▸ Aim of the task
When you copy the entries, match them exactly and omit the pictures.
==================================================
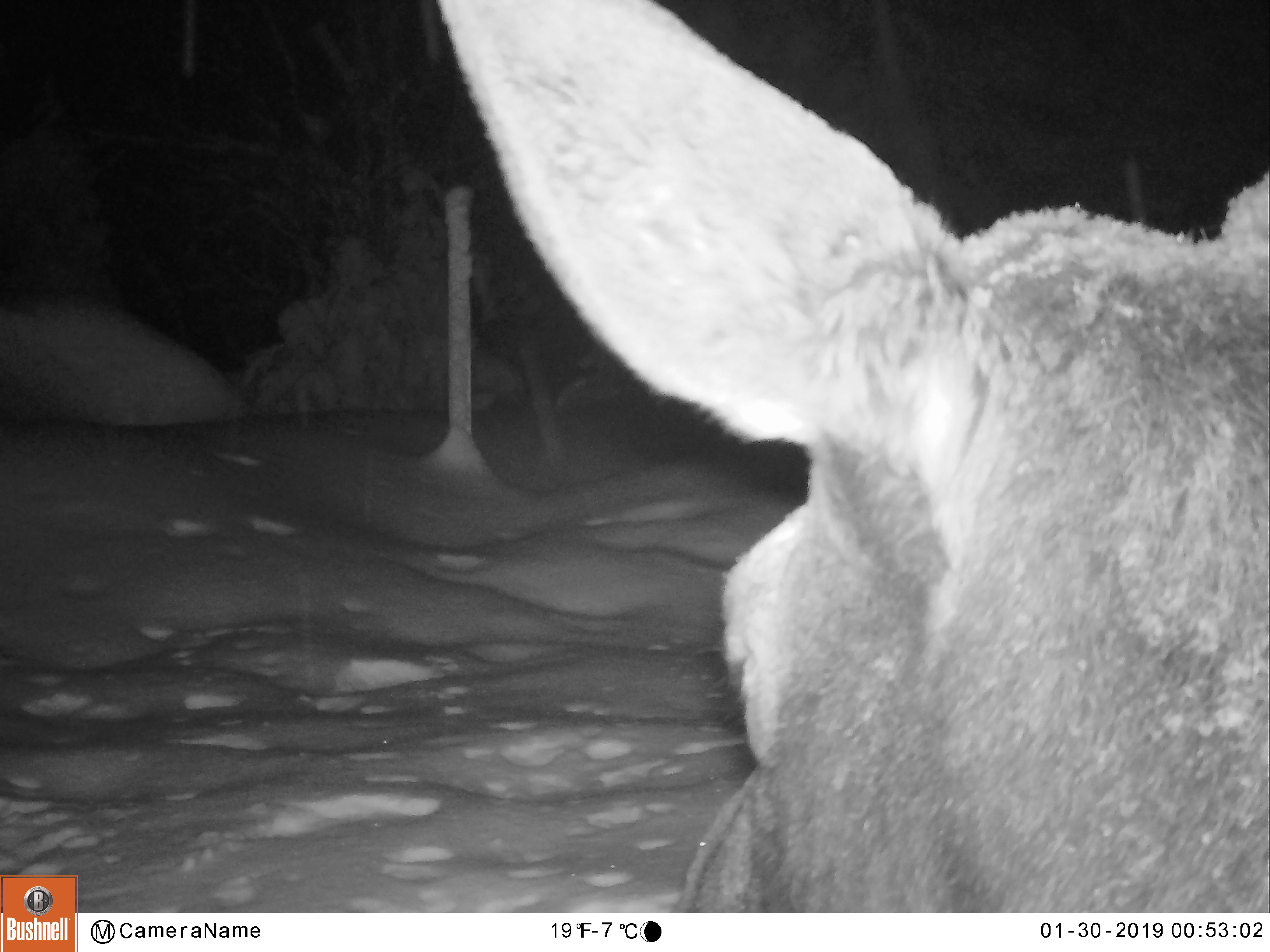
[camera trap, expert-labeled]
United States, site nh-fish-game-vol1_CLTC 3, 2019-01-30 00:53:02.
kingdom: Animalia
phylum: Chordata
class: Mammalia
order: Artiodactyla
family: Cervidae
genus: Alces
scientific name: Alces alces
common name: moose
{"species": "moose (Alces alces)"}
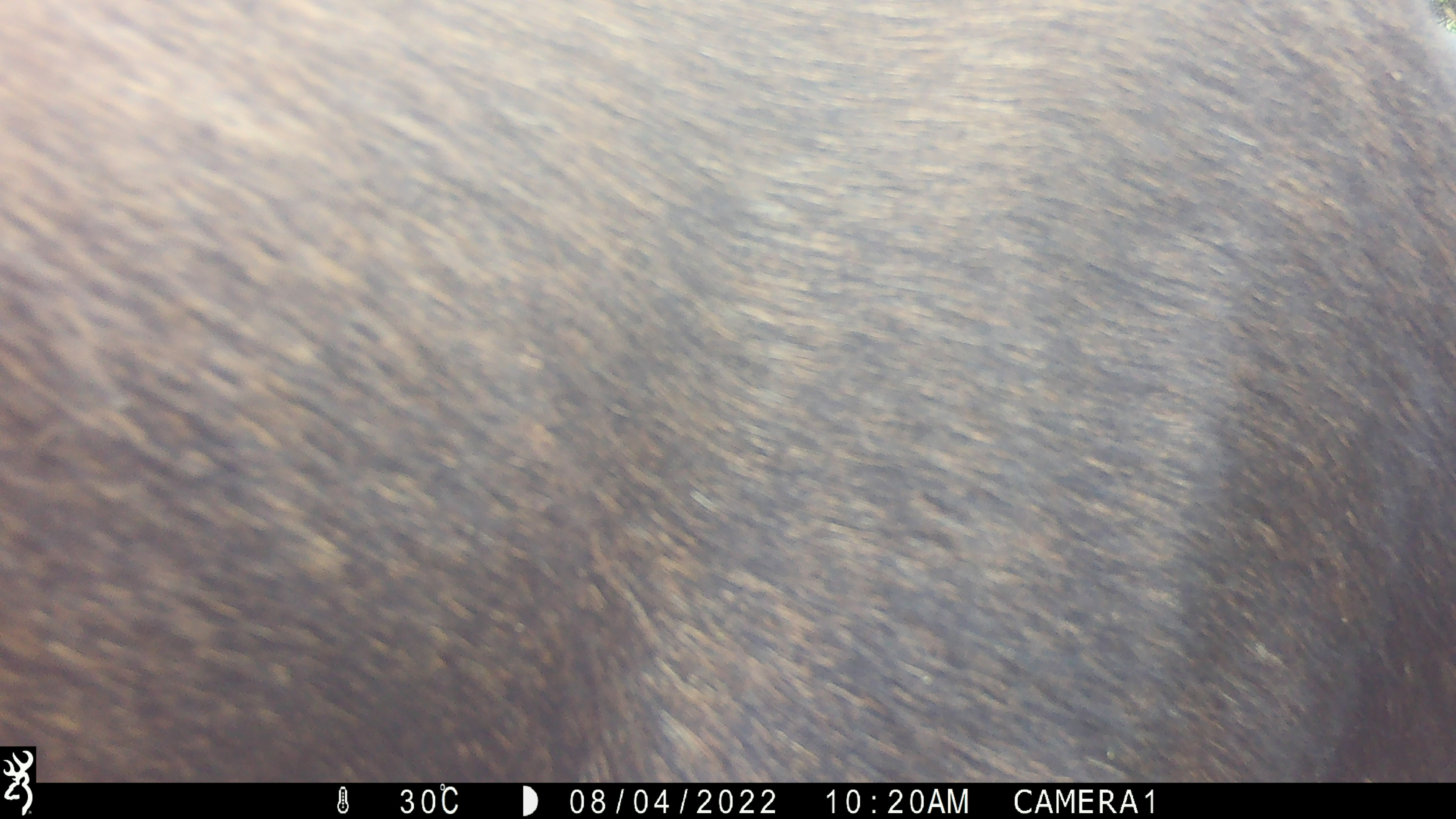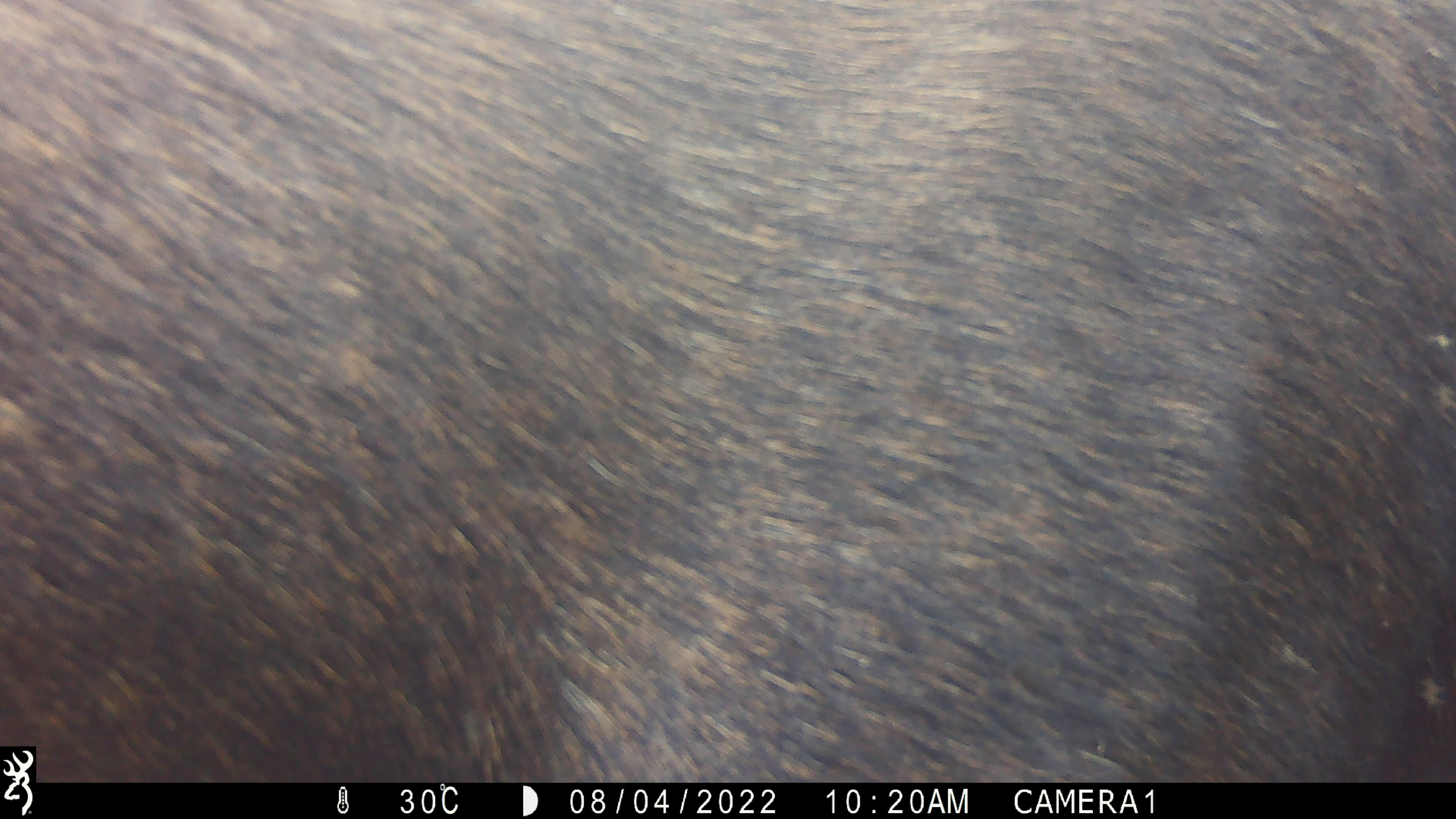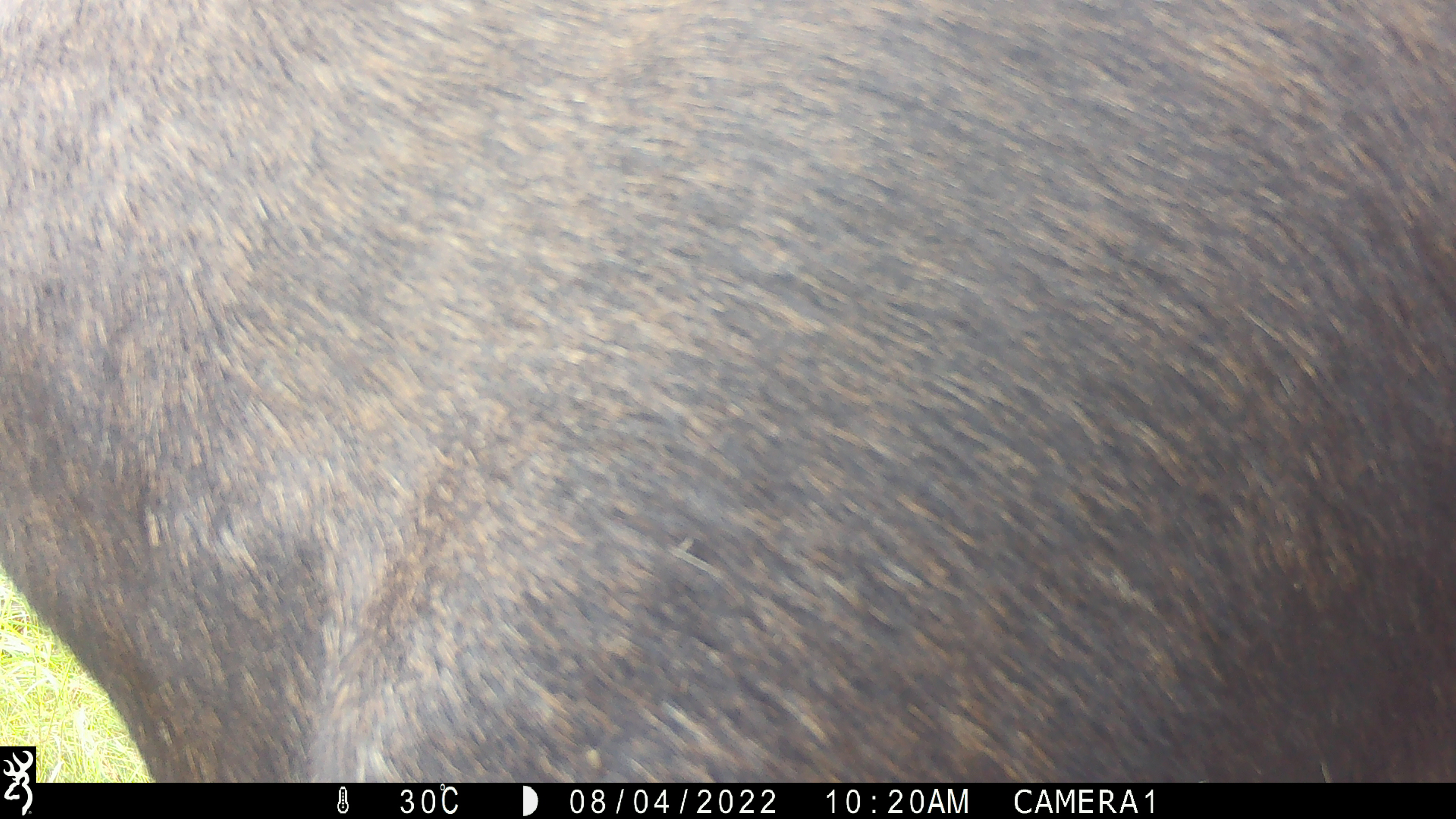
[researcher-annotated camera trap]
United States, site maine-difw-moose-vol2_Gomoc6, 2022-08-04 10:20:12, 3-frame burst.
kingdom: Animalia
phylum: Chordata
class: Mammalia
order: Artiodactyla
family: Cervidae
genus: Alces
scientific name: Alces alces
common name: moose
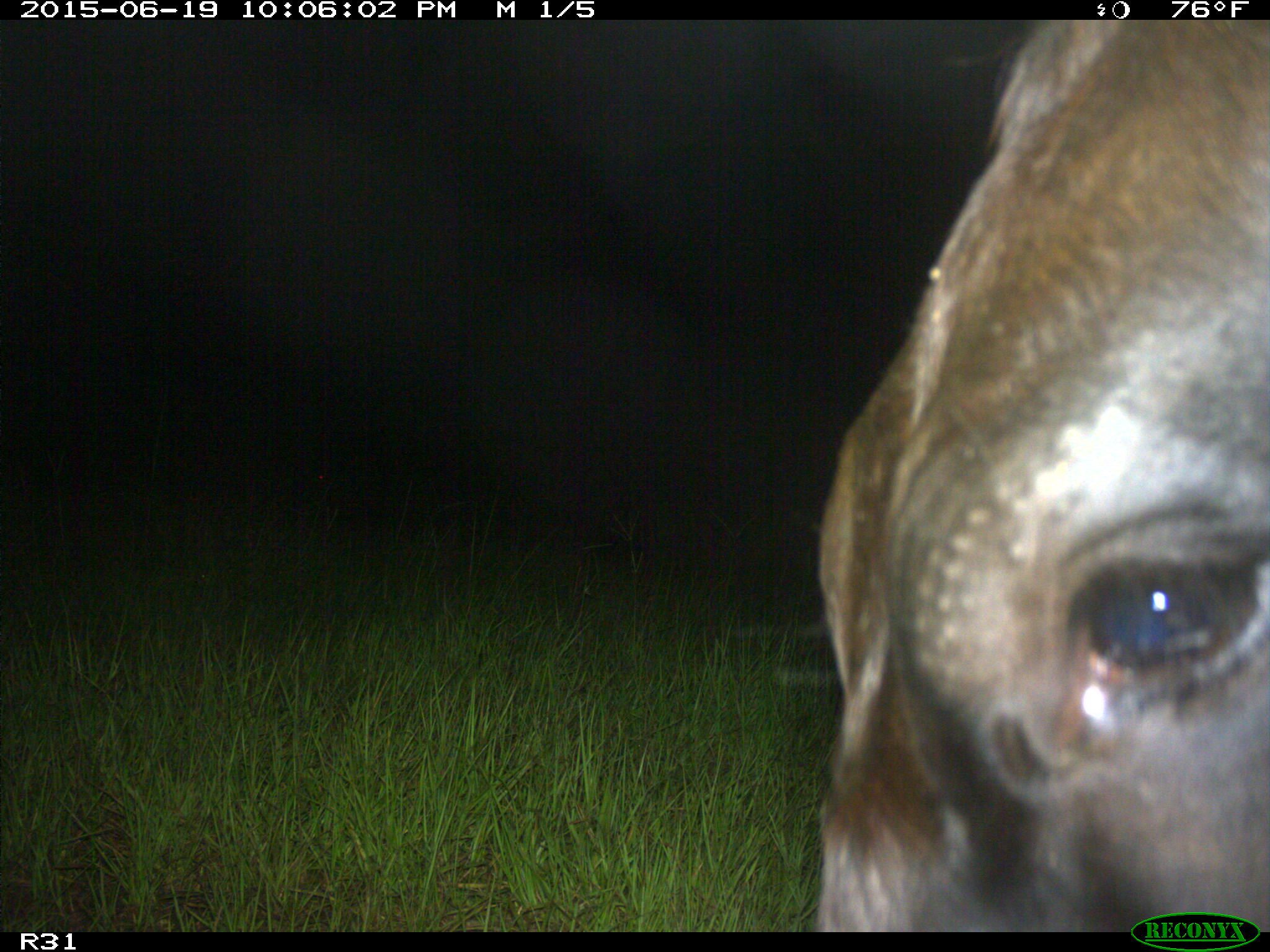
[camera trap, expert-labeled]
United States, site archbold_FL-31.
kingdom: Animalia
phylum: Chordata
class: Mammalia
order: Artiodactyla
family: Bovidae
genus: Bos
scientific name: Bos taurus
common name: domestic cow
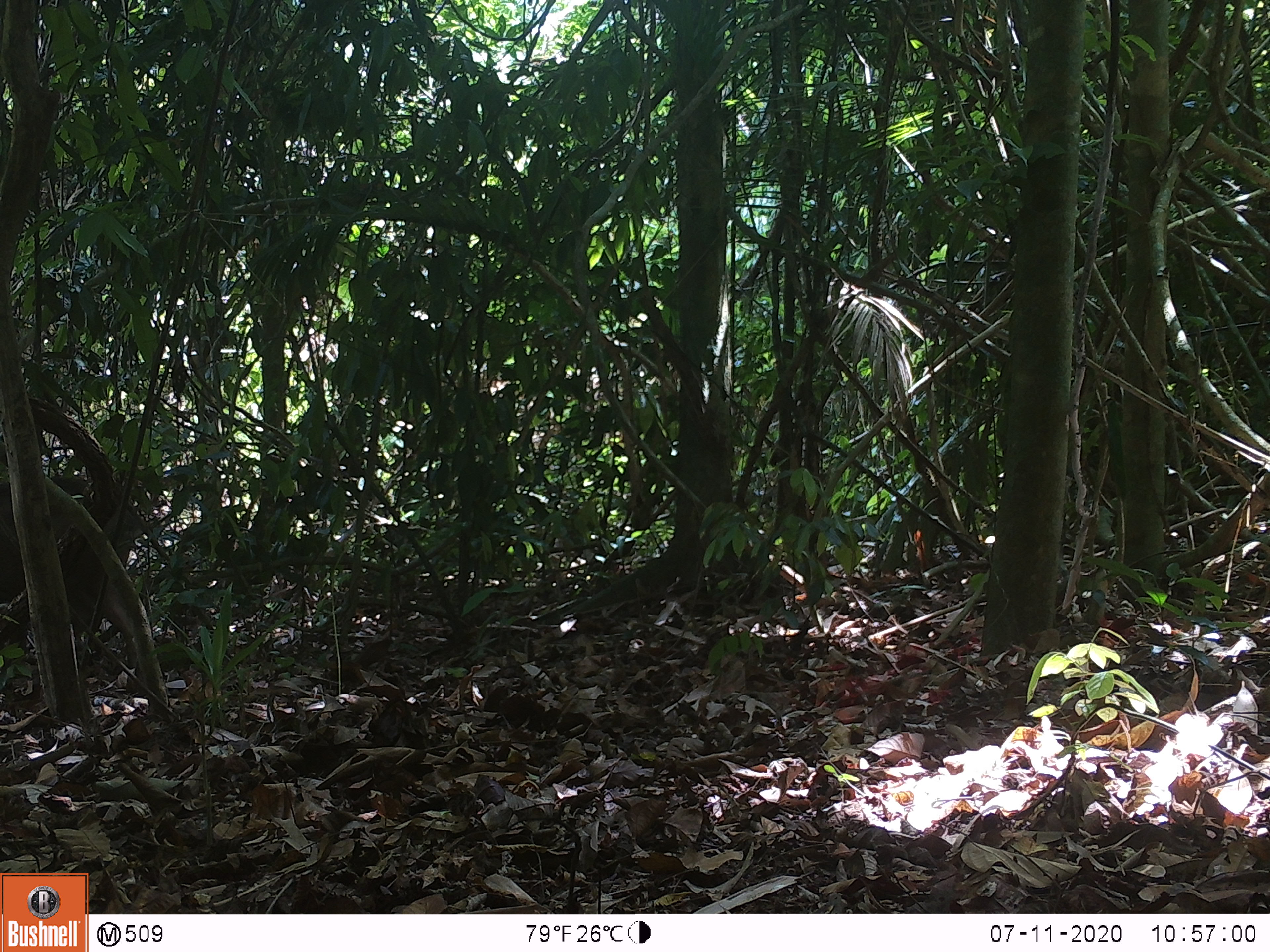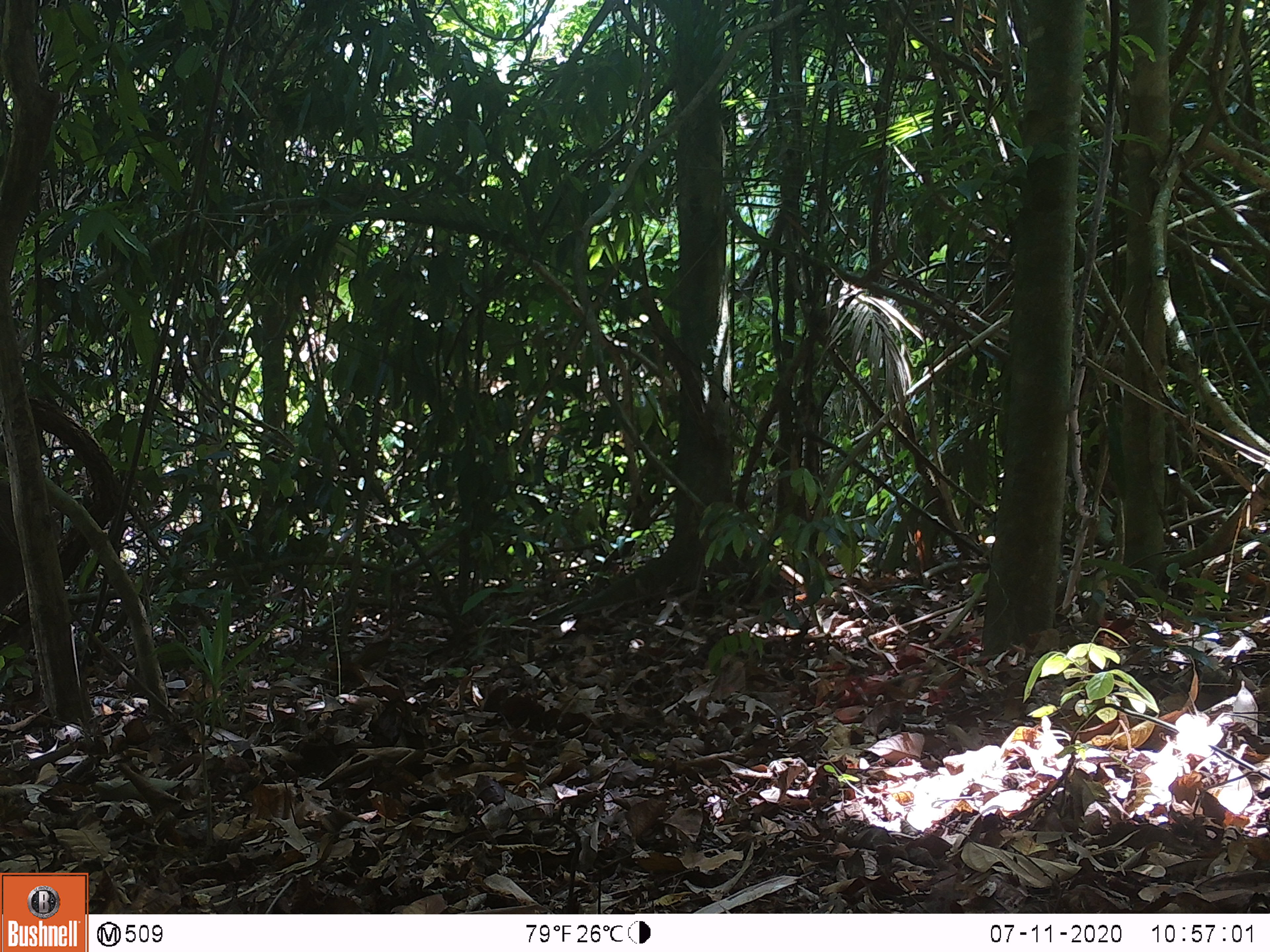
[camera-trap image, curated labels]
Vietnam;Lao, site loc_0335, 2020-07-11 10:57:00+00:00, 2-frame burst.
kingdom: Animalia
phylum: Chordata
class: Mammalia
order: Artiodactyla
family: Suidae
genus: Sus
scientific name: Sus scrofa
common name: eurasian wild pig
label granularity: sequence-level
==================================================
▸ Result for this task
[camera trap, expert-labeled]
United States, site nh-fish-game-vol1_CLTC 3, 2019-01-30 00:53:02.
kingdom: Animalia
phylum: Chordata
class: Mammalia
order: Artiodactyla
family: Cervidae
genus: Alces
scientific name: Alces alces
common name: moose
{"species": "moose (Alces alces)"}
[researcher-annotated camera trap]
United States, site maine-difw-moose-vol2_Gomoc6, 2022-08-04 10:20:12, 3-frame burst.
kingdom: Animalia
phylum: Chordata
class: Mammalia
order: Artiodactyla
family: Cervidae
genus: Alces
scientific name: Alces alces
common name: moose
[camera trap, expert-labeled]
United States, site archbold_FL-31.
kingdom: Animalia
phylum: Chordata
class: Mammalia
order: Artiodactyla
family: Bovidae
genus: Bos
scientific name: Bos taurus
common name: domestic cow
[camera-trap image, curated labels]
Vietnam;Lao, site loc_0335, 2020-07-11 10:57:00+00:00, 2-frame burst.
kingdom: Animalia
phylum: Chordata
class: Mammalia
order: Artiodactyla
family: Suidae
genus: Sus
scientific name: Sus scrofa
common name: eurasian wild pig
label granularity: sequence-level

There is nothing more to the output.